■ **Source document**

Friday, June 24, 2011

Henry Kissinger's miscalculation may have kept Mao Zedong in power

June 25, 2011
Rowan Callick, Asia-Pacific editor
From: The Australian

RICHARD Nixon's visit to China in 1972 is an event that has assumed epic significance.

But might it have been extraordinarily mistimed and misconceived, crucially helping the monstrous Mao Zedong and his party stay in power?

It is more usually seen as helping decide the outcome of the Cold War by aligning China with the US against the Soviet Union, and also paving the way for the US retreat from Vietnam. It is viewed as the epitome of the way in which people from opposite sides of the political fence can achieve breakthroughs that often frustrate fellow travellers.

It inspired an opera, 25 years later, by John Adams, which has just received its Metropolitan Opera premiere in New York.


As China continues to rise, it is an event that is starting to replace "Tricky Dicky" and Watergate in many minds as the immediate response to the words "Richard Nixon". It is almost universally perceived as being made possible by the strategic acumen - made manifest in a groundbreaking trip to Beijing 30 years ago next month - of secretary of state Henry Kissinger, midway through the decade-long Cultural Revolution.

Now 88, Kissinger has written a book On China - which, ever since, he has viewed as a subject of which he is entitled to a degree of ownership. He has been back more than 50 times since those pioneering visits to meet Mao, the Great Helmsman.

Leading writers in English on China - and on modern history more generally - have been commissioned to write reviews, among them Simon Schama, James Mann, Jonathan Spence, Arthur Waldron, Jonathan Mirsky.

The most stimulating view so far has come from British writer Jasper Becker, who lives in Beijing, and whose Hungry Ghosts dramatically revealed the extent of the horrors of Mao's Great Leap Forward, which killed more than 30 million people.

Becker says Kissinger rightly claims to be the chief architect of the China-US relationship, "one of the pillars of the international order as crucial to understanding world history as Britain and America's decision to make an ally of Stalin in order to defeat Hitler, the result of which was the establishment of a Soviet empire in Europe rather than a German one".

■ **Given information**
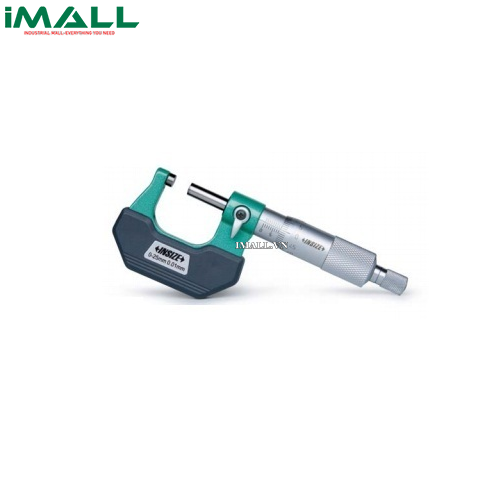Panme đo ngoài cơ khí INSIZE 3202-150A (125-150mm; 0.01mm)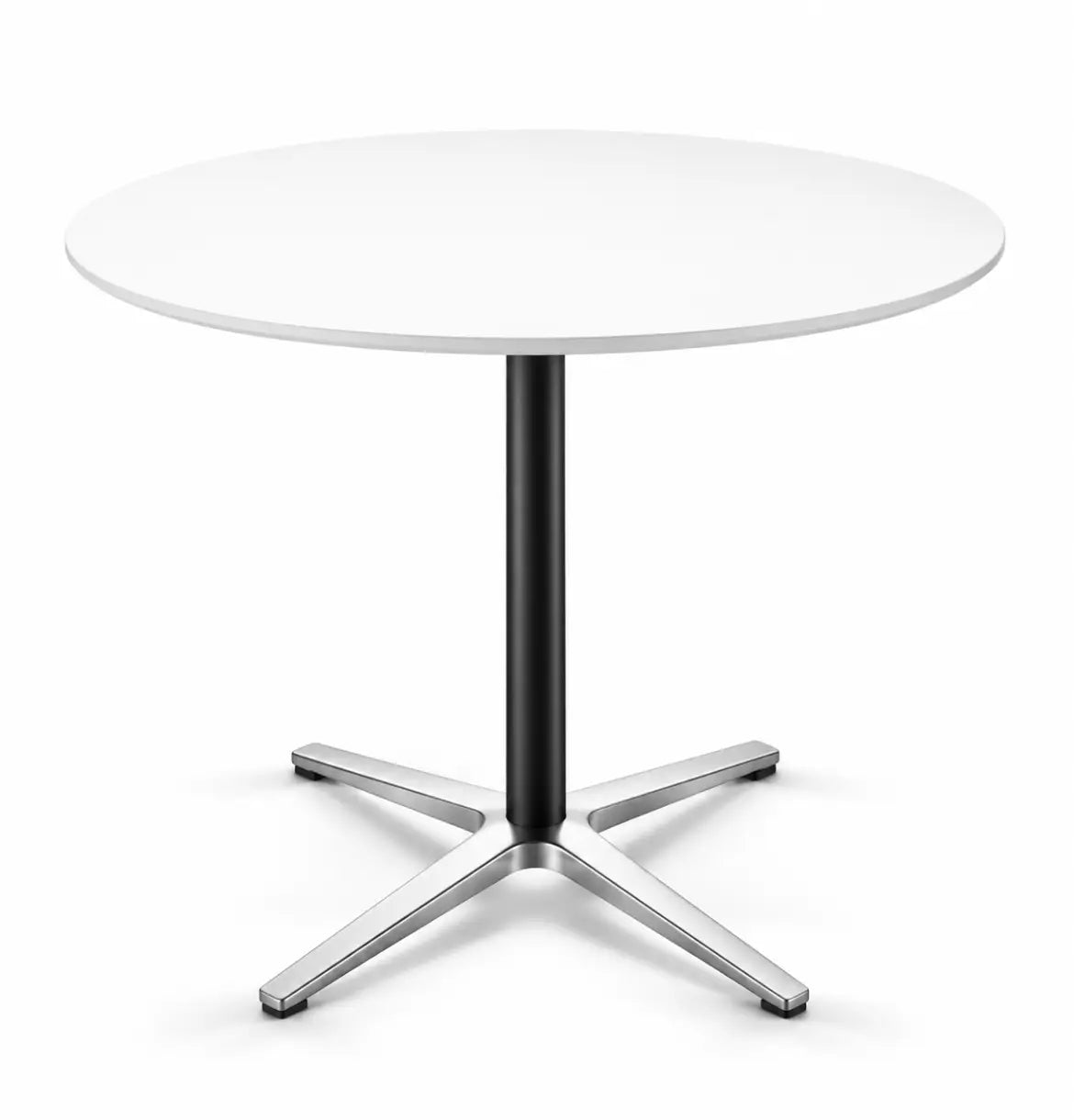 Barista Round Meeting Table Consumer KANO White 900 2-5 Working Days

■ **Task set**
• 1. List every writer the article about Kissinger and Nixon's China trip names as commissioned to review Kissinger's book.
• 2. Rewrite the article about Kissinger and Nixon's China trip between "Friday, June 24, 2011" and "assumed epic significance.", inclusive, with "miscalculation" swapped for "misjudgment".
• 3. Extend the article about Kissinger and Nixon's China trip past its final sentence.
The material has no role in this work.

■ **Answer section**
• 1. Simon Schama, James Mann, Jonathan Spence, Arthur Waldron, Jonathan Mirsky

• 2.
Friday, June 24, 2011

Henry Kissinger's misjudgment may have kept Mao Zedong in power

June 25, 2011
Rowan Callick, Asia-Pacific editor
From: The Australian

RICHARD Nixon's visit to China in 1972 is an event that has assumed epic significance.

• 3.
At the time, Kissinger says, the Soviet Union seemed more dangerous and expansionist than China - though Becker thinks "there wasn't much to choose between them", with China having sent almost half a million troops to Korea and Vietnam as well as to Burma and Cambodia, and having financed and trained insurgencies in a dozen countries.

Becker asks: "What exactly did America ever gain from it? It certainly enabled China's rulers to stay in power despite Mao's catastrophic rule. If Beijing and Moscow had gone to war, surely it would have been to America's great advantage" with Cambodia saved from the Khmer Rouge horrors, the US possibly victorious in Vietnam, and the threats to Taiwan and South Korea quashed.

But "even when he meets Mao - senile and dribbling - Kissinger can't help being blown away by his supposed brilliance. Yet Mao was by then recognised even by his followers as a mad monster.

"Whoever followed Mao would have had to rescue China from its total isolation and restore the economy. They would have had to go cap in hand to America for help, and Washington could dictate its own terms. Instead, Nixon turned up in Beijing as a supplicant."

In return for Mao's blessing, "the Chinese persuaded the Americans to withdraw from Taiwan, and then to support China's murderous proteges, the Khmer Rouge, in Cambodia, forced them to lose the war in Vietnam, and to sacrifice Tibet.

"In truth, the Chinese couldn't believe their luck in finding such a naive and biddable partner as Kissinger. He gratefully accepts whatever the Chinese leaders tell him at face value."

Arthur Waldron, a considerable Sinologist, says that Kissinger's book "combines the worst of the romanticism and myth-making about China that have characterised writing on that subject for at least 100 years with a clear deference to the account of China's history that is today official in China".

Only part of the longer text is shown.